Quand les procureurs renâclent

Tous les présidents de la République rêvent d'inscrire à leur bilan une grande réforme de la justice, à l'image d'un François Mitterrand abrogeant la peine de mort. Nicolas Sarkozy avait, en 2009, déniché sa réforme emblématique : il allait, sans coup férir, supprimer le juge d'instruction, ce petit juge d'un autre temps, trop mordant, trop indépendant. Dans la foulée, tout le système pénal français serait revu et corrigé. Le ministère de la Justice y a travaillé d'arrache-pied. En vain.

2010 est derrière nous et les juges d'instruction sont toujours debout. L'Élysée ne parle plus de les supprimer. Ironie de l'histoire, ce sont désormais les procureurs de la République, pièces maîtresses du système pénal français, à qui toutes les enquêtes devaient être confiées, qui sont sur la sellette. On leur reproche un manque d'impartialité et d'indépendance : ils relèvent de l'autorité du garde des Sceaux, dépendent de l'exécutif. Et comme l'affaire Bettencourt l'a confirmé, si besoin en était, non seulement ils obéissent, mais ils devancent bien souvent les désirs du pouvoir.

À de nombreuses reprises, la Cour européenne des droits de l'homme a mis en garde la France : vos procureurs ne peuvent être considérés comme une « autorité judiciaire ». Ce ne sont pas des juges, mais des fonctionnaires soumis aux desiderata de l'exécutif. On caricature à peine. Ces critiques, jusqu'alors, le gouvernement n'en avait cure. Pas question de revoir le statut du Parquet et de se priver d'un tel instrument de pouvoir, qui permet d'imposer ses vues en matière pénale et de contrôler les affaires dites sensibles.

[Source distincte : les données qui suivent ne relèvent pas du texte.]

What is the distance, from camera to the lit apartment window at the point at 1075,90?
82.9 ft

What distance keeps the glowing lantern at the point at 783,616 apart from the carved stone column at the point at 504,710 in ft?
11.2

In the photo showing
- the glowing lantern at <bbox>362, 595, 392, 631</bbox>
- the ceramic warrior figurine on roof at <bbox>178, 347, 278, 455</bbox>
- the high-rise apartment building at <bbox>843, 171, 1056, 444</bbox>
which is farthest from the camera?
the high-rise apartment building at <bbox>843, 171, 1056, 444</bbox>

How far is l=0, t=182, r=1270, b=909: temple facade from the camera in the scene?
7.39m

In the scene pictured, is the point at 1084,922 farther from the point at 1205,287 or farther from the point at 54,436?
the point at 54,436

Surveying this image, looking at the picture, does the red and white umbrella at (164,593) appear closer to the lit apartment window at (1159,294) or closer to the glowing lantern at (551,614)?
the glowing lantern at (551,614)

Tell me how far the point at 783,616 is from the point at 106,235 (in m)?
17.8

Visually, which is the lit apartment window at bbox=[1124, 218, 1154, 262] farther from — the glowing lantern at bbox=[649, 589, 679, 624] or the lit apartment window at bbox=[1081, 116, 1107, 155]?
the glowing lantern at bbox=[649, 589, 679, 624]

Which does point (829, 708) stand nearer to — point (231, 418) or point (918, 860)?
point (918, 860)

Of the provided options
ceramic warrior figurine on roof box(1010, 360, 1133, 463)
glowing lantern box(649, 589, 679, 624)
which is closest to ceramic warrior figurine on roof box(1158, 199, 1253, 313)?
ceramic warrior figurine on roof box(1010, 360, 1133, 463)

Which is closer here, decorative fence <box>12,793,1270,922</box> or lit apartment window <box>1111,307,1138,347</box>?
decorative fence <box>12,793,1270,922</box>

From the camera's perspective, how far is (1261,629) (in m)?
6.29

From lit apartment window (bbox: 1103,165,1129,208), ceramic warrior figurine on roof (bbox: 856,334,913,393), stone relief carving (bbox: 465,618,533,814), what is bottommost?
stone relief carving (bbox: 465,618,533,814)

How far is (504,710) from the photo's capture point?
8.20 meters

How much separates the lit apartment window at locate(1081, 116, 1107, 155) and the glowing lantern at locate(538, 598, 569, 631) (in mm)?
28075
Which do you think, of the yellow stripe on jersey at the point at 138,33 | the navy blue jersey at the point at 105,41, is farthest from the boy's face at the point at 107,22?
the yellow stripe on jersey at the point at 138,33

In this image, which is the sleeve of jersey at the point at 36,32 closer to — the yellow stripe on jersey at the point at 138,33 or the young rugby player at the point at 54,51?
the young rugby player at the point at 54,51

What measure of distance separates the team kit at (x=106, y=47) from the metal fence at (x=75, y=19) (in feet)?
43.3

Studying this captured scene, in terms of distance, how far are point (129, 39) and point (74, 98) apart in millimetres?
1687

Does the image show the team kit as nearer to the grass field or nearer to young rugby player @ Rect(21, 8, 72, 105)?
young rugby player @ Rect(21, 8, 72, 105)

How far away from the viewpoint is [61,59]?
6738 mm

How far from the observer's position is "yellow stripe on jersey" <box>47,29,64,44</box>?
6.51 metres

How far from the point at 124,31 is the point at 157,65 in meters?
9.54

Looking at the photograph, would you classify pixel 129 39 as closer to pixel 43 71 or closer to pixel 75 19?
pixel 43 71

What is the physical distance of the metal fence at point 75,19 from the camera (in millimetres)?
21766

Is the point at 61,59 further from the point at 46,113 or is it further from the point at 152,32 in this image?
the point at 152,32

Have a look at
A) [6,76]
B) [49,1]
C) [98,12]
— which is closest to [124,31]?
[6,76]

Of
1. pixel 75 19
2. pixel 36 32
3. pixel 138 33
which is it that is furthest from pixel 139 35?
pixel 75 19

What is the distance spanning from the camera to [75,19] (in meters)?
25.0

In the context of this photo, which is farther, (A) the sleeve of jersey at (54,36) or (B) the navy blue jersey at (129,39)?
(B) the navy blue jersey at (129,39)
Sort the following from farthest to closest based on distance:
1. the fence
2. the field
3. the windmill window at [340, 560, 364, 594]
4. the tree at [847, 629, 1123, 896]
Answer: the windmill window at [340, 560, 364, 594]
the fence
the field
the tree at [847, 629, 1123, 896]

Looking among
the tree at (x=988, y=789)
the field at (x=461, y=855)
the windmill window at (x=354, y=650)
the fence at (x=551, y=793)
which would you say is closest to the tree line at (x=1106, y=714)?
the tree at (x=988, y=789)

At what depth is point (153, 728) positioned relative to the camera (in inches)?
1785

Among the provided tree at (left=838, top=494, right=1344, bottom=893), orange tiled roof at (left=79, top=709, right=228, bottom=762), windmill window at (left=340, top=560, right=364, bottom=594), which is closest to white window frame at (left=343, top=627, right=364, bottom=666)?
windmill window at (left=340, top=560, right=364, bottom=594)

Cette position est-elle encore tenable ? La Cour européenne a des alliés de poids en France. La Cour de cassation, le 15 décembre dernier, a fait sienne son analyse. Le Conseil constitutionnel n'en pense pas moins. Quant aux procureurs, reçus hier à la Chancellerie, ils regimbent. Ils réclament une réforme « forte et symbolique » de leur statut. Ils se sentent de plus en plus contestés et fragilisés. Leur dépendance à l'égard du pouvoir politique est vécue désormais comme un boulet insupportable.

Toute la réforme pénale concoctée à la Chancellerie est donc en miettes. La mosaïque, construite autour du pouvoir renforcé des procureurs, se désagrège. Sans révision du statut des procureurs ¯ qui nécessite une révision de la Constitution ¯ le système pénal est à la merci de recours multiples devant la Cour de Strasbourg. Déjà, le projet de loi sur la garde à vue, présenté par Michèle Alliot-Marie, il y a trois mois à peine, a été en partie détricoté par la commission des lois de l'Assemblée nationale, afin de se mettre en conformité avec la jurisprudence européenne.

Alors Nicolas Sarkozy a fait volte-face. Il n'évoque plus le sort des juges d'instruction. Nouveau joker. Il veut introduire des jurés populaires dans les tribunaux correctionnels. Il y voit un triple avantage : cette réforme devrait plaire aux justiciables ; elle dégage des postes de magistrats dans des tribunaux surchargés ; elle peut être mise en place sans tarder, avant l'élection de 2012.

Cet optimisme présidentiel n'est pas partagé par tous et peut-être pas par le premier concerné, Michel Mercier, le nouveau garde des Sceaux. Casse-tête : cette réforme risque d'être coûteuse et juridiquement compliquée. Quant à la grande réforme du système pénal, elle attendra.